Exercise instructions >>
1. Can you reproduce the EU referendum article word for word, beginning at the words "The Prime Minister" and stopping after "no longer applied."?
2. Could you carry on the EU referendum article from its final sentence?

Passage shown >>

David Cameron takes no prisoners as the EU referendum hots up

Emilio Casalicchio | PoliticsHome

2 min read Partner content

EU nationals, who may have lived in Britain for a few days or a few decades, are unable to vote in the 23 June referendum.


Now it has emerged they could even lose their right to live here if the UK opts for Brexit.

The Prime Minister is allowing an implied warning, that EU nationals already in the UK could face deportation after Brexit, to germinate. But is it the ultimate Project Fear argument?

Some say the Vienna convention on global diplomatic relations would automatically kick in to protect EU-born nationals living in the UK if the existing freedom of movement laws no longer applied.

But Downing Street is steadfastly refusing to concede that, when push comes to shove, those already residing in Britain will be allowed to stay here whatever the outcome.

Data supplied >>
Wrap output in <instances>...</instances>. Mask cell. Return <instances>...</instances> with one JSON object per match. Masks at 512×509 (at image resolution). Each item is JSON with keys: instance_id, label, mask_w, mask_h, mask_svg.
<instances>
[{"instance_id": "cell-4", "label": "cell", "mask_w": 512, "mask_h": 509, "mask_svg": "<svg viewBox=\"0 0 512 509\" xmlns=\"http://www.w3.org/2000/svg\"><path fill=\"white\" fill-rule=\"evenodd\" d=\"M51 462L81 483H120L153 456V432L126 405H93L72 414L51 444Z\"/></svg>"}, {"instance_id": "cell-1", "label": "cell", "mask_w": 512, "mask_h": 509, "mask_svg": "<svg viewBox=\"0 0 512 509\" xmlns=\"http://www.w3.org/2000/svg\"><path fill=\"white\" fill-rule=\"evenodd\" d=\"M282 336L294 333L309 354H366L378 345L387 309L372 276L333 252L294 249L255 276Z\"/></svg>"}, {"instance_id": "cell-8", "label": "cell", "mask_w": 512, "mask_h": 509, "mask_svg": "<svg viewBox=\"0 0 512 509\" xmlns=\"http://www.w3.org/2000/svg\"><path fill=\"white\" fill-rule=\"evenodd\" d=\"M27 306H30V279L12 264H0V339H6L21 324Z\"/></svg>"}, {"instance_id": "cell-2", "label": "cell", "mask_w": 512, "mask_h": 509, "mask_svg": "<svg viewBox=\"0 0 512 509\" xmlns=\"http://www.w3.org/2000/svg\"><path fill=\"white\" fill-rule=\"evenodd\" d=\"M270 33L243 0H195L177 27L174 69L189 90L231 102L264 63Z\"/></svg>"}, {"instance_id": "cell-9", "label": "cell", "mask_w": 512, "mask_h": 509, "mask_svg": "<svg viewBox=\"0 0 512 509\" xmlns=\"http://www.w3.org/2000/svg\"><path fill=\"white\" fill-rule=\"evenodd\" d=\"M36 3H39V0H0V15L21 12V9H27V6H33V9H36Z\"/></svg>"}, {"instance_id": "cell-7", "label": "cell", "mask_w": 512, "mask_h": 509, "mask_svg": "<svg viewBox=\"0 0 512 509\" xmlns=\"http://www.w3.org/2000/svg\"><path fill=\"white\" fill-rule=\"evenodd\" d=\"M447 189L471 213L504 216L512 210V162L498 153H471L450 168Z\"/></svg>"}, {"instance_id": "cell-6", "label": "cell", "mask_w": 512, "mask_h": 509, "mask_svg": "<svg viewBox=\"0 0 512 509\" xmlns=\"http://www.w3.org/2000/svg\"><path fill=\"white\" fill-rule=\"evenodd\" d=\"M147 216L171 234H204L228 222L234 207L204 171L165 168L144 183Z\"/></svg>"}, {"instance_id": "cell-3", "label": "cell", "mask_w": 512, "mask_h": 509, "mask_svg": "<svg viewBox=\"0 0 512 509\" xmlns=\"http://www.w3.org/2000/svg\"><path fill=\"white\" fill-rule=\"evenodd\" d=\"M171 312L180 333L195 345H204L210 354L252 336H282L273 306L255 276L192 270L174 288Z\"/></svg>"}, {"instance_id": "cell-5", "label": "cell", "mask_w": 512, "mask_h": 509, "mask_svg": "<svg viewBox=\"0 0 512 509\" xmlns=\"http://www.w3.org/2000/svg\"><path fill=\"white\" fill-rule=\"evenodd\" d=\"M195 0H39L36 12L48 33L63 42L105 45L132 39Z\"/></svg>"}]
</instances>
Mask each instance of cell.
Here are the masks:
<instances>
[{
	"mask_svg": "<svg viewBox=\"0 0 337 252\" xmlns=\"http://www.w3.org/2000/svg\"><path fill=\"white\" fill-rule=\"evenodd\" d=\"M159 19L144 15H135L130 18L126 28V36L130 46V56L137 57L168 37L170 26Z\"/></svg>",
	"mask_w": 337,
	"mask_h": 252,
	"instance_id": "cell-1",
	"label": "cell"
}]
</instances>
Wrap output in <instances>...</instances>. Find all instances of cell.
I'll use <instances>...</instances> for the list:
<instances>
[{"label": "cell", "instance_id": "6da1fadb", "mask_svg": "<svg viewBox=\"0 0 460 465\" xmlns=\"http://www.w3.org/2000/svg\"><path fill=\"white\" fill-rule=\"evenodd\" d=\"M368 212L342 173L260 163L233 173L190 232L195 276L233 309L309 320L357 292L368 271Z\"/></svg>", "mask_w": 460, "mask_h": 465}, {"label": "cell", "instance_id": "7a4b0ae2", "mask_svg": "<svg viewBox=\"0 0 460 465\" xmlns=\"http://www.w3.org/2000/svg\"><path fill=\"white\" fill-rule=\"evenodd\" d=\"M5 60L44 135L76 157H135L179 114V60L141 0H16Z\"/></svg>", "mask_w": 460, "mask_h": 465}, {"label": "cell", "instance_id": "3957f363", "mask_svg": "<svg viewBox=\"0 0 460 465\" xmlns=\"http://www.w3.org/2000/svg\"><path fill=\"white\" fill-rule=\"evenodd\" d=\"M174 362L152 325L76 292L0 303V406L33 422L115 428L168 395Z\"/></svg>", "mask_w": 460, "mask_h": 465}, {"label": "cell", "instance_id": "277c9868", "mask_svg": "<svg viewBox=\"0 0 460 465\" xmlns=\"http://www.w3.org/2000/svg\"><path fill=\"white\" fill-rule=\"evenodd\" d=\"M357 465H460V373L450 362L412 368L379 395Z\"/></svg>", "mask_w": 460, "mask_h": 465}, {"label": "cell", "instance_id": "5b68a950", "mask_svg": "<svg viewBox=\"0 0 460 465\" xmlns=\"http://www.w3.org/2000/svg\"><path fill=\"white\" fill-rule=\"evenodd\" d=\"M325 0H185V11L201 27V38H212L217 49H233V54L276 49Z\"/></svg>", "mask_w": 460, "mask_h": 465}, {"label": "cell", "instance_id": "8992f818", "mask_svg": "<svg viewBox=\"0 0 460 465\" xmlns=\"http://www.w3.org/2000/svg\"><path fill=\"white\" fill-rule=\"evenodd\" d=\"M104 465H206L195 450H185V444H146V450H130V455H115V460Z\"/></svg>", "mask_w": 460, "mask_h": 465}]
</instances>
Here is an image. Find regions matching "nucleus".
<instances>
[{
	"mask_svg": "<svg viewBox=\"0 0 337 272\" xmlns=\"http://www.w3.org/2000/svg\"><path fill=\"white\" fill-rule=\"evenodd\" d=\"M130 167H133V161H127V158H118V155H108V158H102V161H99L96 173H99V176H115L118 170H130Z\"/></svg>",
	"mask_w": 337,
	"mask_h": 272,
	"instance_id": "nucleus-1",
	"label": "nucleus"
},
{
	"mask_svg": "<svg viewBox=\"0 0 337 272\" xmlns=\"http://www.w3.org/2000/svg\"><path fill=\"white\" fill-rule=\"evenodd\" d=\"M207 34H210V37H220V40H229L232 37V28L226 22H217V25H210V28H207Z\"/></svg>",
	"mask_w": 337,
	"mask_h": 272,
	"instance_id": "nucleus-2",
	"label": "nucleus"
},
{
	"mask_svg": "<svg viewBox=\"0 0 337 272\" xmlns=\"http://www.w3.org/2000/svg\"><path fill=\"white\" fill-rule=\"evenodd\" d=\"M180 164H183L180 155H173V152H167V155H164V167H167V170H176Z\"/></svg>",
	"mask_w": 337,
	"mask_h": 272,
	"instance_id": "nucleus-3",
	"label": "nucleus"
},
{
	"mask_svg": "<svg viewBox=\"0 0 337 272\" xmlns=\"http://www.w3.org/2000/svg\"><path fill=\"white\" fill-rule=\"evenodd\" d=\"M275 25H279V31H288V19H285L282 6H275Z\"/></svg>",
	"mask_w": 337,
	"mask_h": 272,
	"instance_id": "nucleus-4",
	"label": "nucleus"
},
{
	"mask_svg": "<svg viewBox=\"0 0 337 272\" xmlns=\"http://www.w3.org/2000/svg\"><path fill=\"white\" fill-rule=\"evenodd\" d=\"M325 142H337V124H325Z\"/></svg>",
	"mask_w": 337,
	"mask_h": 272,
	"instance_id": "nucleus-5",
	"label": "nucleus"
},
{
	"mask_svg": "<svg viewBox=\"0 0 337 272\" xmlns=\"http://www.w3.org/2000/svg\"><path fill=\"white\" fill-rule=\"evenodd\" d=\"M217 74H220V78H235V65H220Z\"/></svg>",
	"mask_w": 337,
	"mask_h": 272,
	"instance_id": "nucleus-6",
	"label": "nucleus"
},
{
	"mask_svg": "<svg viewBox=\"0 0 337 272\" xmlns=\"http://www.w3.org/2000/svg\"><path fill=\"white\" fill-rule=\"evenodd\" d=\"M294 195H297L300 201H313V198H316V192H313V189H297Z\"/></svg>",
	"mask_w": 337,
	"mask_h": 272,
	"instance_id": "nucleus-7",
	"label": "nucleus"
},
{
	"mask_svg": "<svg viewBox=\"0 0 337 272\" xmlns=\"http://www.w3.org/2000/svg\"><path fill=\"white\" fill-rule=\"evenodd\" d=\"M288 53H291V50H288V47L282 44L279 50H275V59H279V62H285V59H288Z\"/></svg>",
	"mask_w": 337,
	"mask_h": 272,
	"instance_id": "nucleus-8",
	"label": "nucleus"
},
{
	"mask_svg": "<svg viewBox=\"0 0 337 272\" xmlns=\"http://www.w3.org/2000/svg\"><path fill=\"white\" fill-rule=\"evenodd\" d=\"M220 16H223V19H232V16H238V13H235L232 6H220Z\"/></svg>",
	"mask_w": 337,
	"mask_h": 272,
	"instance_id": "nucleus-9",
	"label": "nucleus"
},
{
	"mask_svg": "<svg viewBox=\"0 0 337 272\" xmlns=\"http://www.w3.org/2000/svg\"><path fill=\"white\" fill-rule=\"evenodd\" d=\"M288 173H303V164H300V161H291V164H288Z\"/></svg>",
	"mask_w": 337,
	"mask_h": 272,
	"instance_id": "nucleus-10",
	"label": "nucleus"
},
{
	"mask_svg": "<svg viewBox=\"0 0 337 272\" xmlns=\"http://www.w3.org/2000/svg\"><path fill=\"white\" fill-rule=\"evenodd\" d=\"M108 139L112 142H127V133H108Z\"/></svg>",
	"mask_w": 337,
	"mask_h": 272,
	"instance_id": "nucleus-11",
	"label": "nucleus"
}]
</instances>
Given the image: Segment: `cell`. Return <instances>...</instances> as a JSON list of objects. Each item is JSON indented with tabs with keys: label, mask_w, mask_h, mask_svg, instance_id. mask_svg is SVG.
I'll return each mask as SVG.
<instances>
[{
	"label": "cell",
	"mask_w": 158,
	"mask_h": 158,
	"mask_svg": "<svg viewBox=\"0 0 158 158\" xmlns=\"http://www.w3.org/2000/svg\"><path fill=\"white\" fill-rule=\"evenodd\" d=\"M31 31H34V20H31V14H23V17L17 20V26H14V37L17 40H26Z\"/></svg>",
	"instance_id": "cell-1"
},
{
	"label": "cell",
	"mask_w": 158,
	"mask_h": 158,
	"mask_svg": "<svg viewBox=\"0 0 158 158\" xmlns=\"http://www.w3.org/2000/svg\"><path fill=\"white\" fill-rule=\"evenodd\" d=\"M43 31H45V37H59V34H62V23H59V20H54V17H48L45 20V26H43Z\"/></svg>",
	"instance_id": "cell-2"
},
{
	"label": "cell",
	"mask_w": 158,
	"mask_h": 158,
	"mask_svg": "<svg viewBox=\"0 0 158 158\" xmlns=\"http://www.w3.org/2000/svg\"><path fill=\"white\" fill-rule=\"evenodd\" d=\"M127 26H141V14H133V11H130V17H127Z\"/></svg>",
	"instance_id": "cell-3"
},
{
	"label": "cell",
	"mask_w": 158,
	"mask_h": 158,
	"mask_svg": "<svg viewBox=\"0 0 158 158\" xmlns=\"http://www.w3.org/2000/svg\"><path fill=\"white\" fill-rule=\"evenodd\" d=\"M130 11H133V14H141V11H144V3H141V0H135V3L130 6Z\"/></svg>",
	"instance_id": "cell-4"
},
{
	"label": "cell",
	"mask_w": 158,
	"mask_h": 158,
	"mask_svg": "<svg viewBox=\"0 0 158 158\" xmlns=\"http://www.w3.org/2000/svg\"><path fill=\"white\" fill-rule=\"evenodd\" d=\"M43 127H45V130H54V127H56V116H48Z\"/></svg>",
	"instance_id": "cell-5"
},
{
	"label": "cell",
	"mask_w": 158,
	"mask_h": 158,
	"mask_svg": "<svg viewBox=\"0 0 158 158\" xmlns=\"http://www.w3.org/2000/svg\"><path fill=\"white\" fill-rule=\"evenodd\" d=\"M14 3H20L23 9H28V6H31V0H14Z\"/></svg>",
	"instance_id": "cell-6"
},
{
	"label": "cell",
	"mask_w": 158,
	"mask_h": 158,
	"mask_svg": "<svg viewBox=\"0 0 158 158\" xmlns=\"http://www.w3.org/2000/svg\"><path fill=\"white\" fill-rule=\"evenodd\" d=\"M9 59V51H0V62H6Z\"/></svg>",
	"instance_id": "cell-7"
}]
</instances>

Responses for each task >>
1.
The Prime Minister is allowing an implied warning, that EU nationals already in the UK could face deportation after Brexit, to germinate. But is it the ultimate Project Fear argument?

Some say the Vienna convention on global diplomatic relations would automatically kick in to protect EU-born nationals living in the UK if the existing freedom of movement laws no longer applied.

2.
Given another chance to do so this morning, a spokesman would only say: "It's possible there would be changes to the rights of people who have moved under the existing free movement rules."

The genesis of this bizarre row was an answer to a Parliamentary Question tabled by crossbench peer Viscount Waverly and exclusively reported by PoliticsHome.

Eurosceptic MPs have lined up to lambast the notion. Jacob Rees-Mogg said: "It would be straightforwardly immoral to deport people who have come here legally and who have established their lives here."

He surely has a point. Economic warnings are one thing, but allowing the threat of breaking families apart to linger and grow is difficult to justify.